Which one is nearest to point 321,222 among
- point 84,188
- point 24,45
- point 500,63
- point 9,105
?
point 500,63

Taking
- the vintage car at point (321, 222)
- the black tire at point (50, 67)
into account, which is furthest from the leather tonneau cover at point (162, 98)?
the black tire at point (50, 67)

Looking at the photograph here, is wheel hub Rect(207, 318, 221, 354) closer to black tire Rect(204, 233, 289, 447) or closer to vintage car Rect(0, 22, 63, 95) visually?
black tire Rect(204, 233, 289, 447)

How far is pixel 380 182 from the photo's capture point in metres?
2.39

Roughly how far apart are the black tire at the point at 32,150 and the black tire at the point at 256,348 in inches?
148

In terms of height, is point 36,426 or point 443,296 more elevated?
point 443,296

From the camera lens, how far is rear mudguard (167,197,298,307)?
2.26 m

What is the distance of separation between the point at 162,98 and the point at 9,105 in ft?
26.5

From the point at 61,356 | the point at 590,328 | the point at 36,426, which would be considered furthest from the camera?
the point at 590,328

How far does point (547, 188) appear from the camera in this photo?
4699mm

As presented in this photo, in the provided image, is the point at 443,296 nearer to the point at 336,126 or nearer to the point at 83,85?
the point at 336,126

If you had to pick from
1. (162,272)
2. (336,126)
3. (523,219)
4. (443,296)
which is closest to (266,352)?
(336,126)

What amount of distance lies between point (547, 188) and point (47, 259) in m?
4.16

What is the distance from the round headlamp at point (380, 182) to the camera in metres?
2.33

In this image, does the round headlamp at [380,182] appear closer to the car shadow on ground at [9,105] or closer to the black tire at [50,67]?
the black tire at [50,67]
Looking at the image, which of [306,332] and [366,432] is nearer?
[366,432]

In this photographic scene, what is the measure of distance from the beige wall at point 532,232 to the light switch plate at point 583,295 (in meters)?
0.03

------------------------

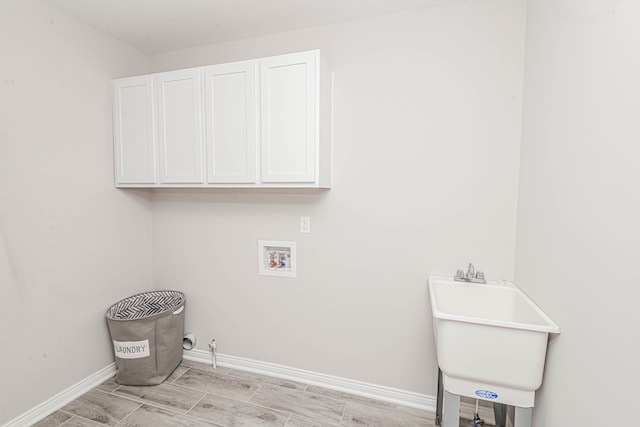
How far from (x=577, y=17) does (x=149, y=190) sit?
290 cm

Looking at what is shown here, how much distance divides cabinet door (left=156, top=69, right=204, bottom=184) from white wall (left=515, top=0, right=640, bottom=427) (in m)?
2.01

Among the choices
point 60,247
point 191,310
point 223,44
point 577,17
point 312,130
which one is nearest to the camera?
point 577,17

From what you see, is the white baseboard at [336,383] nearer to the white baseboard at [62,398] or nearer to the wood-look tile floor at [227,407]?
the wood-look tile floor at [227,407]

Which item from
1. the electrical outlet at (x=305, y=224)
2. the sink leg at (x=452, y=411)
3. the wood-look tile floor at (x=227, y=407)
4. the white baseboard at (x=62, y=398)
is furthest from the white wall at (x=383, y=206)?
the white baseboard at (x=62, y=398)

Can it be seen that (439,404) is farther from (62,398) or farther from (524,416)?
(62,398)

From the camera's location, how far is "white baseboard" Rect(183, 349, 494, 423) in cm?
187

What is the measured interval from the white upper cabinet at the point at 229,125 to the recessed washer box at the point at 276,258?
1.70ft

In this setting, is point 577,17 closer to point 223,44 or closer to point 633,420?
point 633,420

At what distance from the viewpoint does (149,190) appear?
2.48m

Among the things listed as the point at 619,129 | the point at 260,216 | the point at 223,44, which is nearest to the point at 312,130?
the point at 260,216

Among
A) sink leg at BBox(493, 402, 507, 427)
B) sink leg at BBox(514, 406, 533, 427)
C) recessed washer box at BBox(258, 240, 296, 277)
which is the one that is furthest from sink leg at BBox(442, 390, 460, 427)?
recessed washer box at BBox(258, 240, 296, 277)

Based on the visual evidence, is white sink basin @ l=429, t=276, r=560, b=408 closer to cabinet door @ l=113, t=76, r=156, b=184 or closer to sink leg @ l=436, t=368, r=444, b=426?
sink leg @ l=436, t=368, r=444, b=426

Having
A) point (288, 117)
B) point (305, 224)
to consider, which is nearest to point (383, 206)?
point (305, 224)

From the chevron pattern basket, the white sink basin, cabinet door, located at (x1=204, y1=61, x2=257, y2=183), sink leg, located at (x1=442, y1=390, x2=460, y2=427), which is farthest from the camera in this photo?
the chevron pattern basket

------------------------

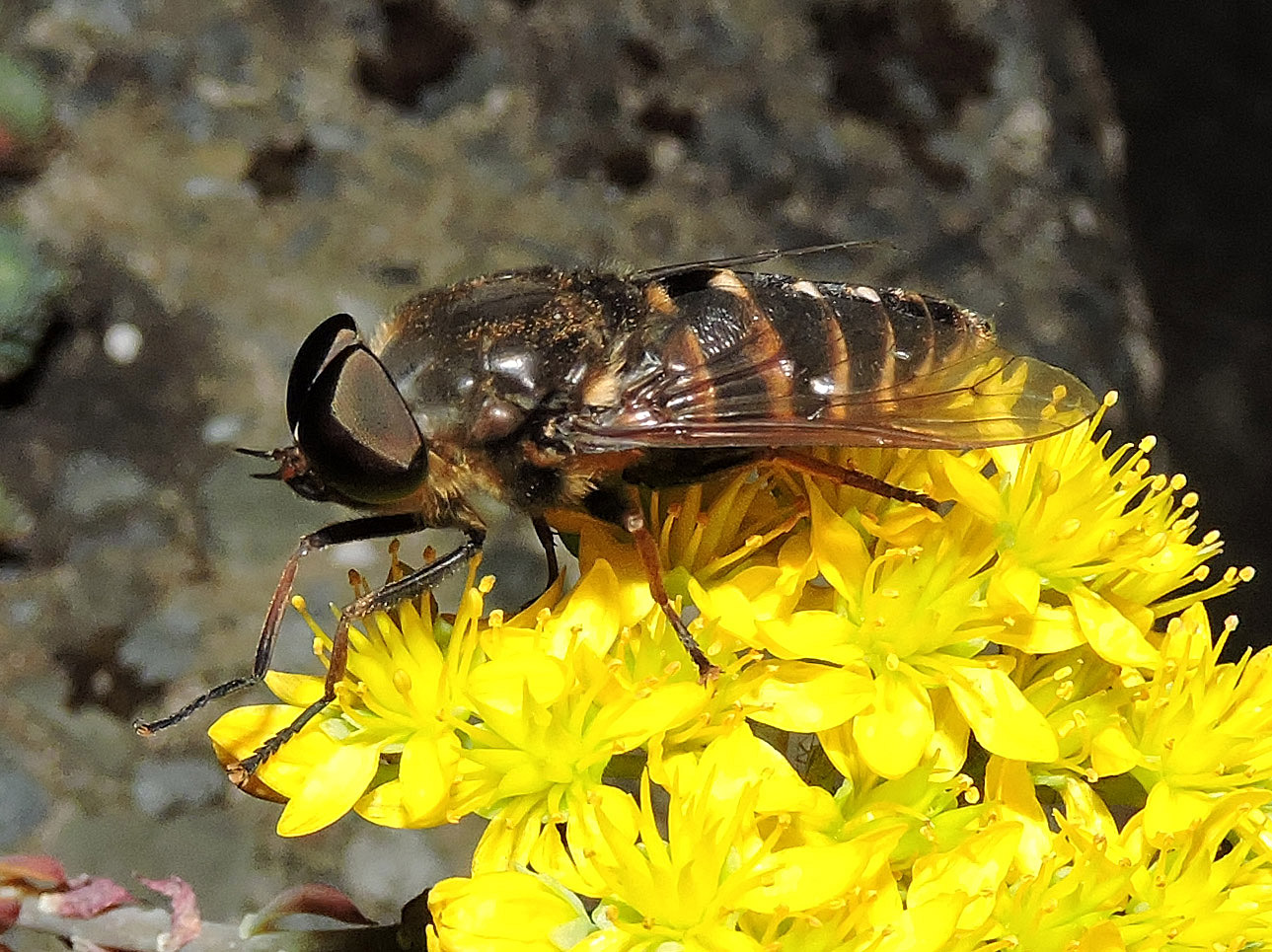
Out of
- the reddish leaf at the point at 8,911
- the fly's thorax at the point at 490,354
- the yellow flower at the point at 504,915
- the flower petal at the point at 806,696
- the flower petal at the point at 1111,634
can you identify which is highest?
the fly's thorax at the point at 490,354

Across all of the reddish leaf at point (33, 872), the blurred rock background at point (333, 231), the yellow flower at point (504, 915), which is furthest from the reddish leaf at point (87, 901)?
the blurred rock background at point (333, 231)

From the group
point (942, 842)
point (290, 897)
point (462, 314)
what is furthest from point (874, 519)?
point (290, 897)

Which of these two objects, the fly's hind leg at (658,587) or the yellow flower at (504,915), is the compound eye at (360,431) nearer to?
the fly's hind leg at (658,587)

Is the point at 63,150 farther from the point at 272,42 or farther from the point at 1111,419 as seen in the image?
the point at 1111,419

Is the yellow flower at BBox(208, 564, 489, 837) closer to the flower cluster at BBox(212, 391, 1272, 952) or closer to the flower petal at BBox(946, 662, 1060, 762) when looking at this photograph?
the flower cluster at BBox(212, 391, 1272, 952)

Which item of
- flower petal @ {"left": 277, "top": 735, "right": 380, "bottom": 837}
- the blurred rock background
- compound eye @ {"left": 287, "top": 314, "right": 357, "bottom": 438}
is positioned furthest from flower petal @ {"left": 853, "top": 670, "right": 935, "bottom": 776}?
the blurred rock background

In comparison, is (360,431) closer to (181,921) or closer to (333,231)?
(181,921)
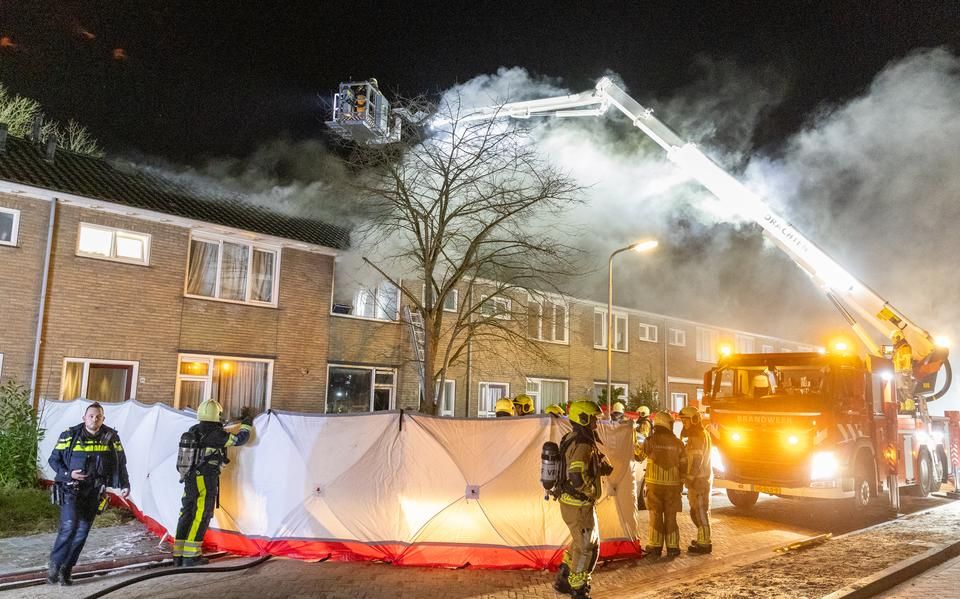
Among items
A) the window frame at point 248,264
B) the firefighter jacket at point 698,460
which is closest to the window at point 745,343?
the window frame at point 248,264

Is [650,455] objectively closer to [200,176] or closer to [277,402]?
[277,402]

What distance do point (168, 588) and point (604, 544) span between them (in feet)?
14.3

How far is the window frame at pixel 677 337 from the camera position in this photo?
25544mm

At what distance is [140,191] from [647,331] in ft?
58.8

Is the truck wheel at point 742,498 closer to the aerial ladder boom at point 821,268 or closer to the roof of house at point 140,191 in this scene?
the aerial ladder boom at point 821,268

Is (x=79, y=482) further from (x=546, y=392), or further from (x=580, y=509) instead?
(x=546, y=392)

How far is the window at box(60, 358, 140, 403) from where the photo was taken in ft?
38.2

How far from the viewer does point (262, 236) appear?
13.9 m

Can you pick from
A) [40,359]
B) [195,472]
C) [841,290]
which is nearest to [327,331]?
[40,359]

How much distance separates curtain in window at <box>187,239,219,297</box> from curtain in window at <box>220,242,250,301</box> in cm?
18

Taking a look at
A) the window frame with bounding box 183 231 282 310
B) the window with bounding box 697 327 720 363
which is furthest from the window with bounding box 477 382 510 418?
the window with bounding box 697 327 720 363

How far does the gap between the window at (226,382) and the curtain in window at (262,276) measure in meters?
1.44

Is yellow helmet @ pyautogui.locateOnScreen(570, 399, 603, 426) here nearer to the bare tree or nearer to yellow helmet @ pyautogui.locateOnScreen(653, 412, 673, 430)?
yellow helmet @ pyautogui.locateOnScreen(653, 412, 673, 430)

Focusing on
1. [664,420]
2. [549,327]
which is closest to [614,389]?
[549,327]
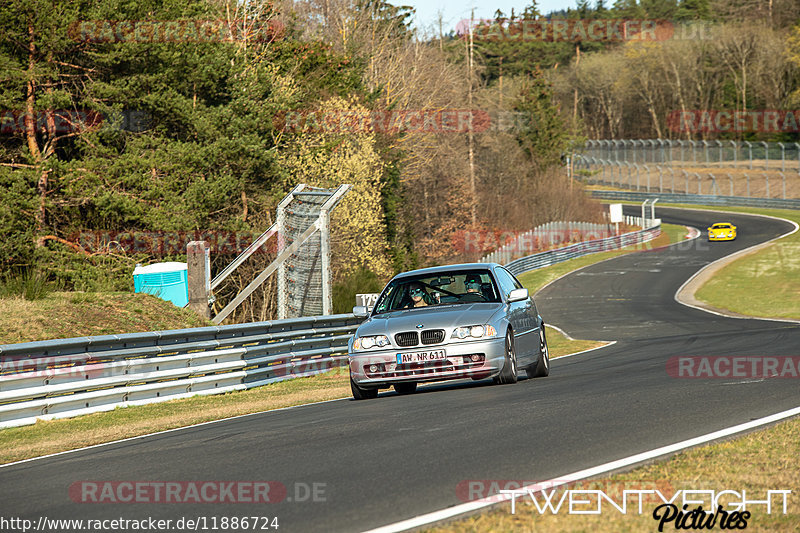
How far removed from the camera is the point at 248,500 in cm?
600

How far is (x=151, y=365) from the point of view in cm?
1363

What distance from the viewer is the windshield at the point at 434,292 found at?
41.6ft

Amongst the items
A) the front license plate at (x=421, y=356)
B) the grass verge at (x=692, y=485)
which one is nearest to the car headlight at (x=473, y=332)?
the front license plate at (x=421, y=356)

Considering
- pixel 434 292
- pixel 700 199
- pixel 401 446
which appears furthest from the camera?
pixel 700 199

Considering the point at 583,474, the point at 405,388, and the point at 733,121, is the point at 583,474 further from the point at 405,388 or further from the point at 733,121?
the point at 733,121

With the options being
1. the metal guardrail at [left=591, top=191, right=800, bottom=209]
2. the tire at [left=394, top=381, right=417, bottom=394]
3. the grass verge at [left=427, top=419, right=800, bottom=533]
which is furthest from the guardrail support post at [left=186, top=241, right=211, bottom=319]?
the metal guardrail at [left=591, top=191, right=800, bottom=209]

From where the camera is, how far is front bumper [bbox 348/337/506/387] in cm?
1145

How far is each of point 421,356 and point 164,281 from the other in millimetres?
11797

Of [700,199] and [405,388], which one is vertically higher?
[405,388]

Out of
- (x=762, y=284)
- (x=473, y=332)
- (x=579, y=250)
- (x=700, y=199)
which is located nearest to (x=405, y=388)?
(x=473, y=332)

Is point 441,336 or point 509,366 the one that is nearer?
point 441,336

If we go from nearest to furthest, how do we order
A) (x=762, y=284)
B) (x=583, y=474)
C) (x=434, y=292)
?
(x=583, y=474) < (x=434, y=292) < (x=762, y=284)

------------------------

* Task directions
Express the lines as a JSON list of strings, starting with the line that contains "How far does the" and going on through the line that contains "(x=583, y=474) <", with one string per line. Leave out blank lines and any line that marks a picture.

* Result
[
  "How far does the gap between the window at (226,382) and the curtain in window at (262,276) measure in meters?",
  "1.44",
  "Is yellow helmet @ pyautogui.locateOnScreen(570, 399, 603, 426) here nearer to the bare tree or nearer to yellow helmet @ pyautogui.locateOnScreen(653, 412, 673, 430)?",
  "yellow helmet @ pyautogui.locateOnScreen(653, 412, 673, 430)",
  "Focusing on",
  "1. [664,420]",
  "2. [549,327]",
  "which is closest to [614,389]?",
  "[549,327]",
  "How far removed from the camera is the point at 248,500 in cm?",
  "600",
  "How far is (x=151, y=365) from the point of view in cm?",
  "1363",
  "What distance from the viewer is the windshield at the point at 434,292 found at?",
  "41.6ft",
  "Amongst the items",
  "A) the front license plate at (x=421, y=356)",
  "B) the grass verge at (x=692, y=485)",
  "which one is nearest to the car headlight at (x=473, y=332)?",
  "the front license plate at (x=421, y=356)",
  "Considering",
  "- pixel 434 292",
  "- pixel 700 199",
  "- pixel 401 446",
  "which appears furthest from the camera?",
  "pixel 700 199",
  "Considering the point at 583,474, the point at 405,388, and the point at 733,121, is the point at 583,474 further from the point at 405,388 or further from the point at 733,121?",
  "the point at 733,121",
  "With the options being",
  "1. the metal guardrail at [left=591, top=191, right=800, bottom=209]",
  "2. the tire at [left=394, top=381, right=417, bottom=394]",
  "3. the grass verge at [left=427, top=419, right=800, bottom=533]",
  "which is furthest from the guardrail support post at [left=186, top=241, right=211, bottom=319]?",
  "the metal guardrail at [left=591, top=191, right=800, bottom=209]",
  "From where the camera is, how far is front bumper [bbox 348/337/506/387] in cm?",
  "1145",
  "How far is each of point 421,356 and point 164,281 from the other in millimetres?",
  "11797",
  "Of [700,199] and [405,388], which one is vertically higher?",
  "[405,388]",
  "Out of",
  "- (x=762, y=284)",
  "- (x=473, y=332)",
  "- (x=579, y=250)",
  "- (x=700, y=199)",
  "which is located nearest to (x=405, y=388)?",
  "(x=473, y=332)",
  "Is point 441,336 or point 509,366 the one that is nearer?",
  "point 441,336",
  "If we go from nearest to furthest, how do we order",
  "A) (x=762, y=284)",
  "B) (x=583, y=474)",
  "C) (x=434, y=292)",
  "?",
  "(x=583, y=474) < (x=434, y=292) < (x=762, y=284)"
]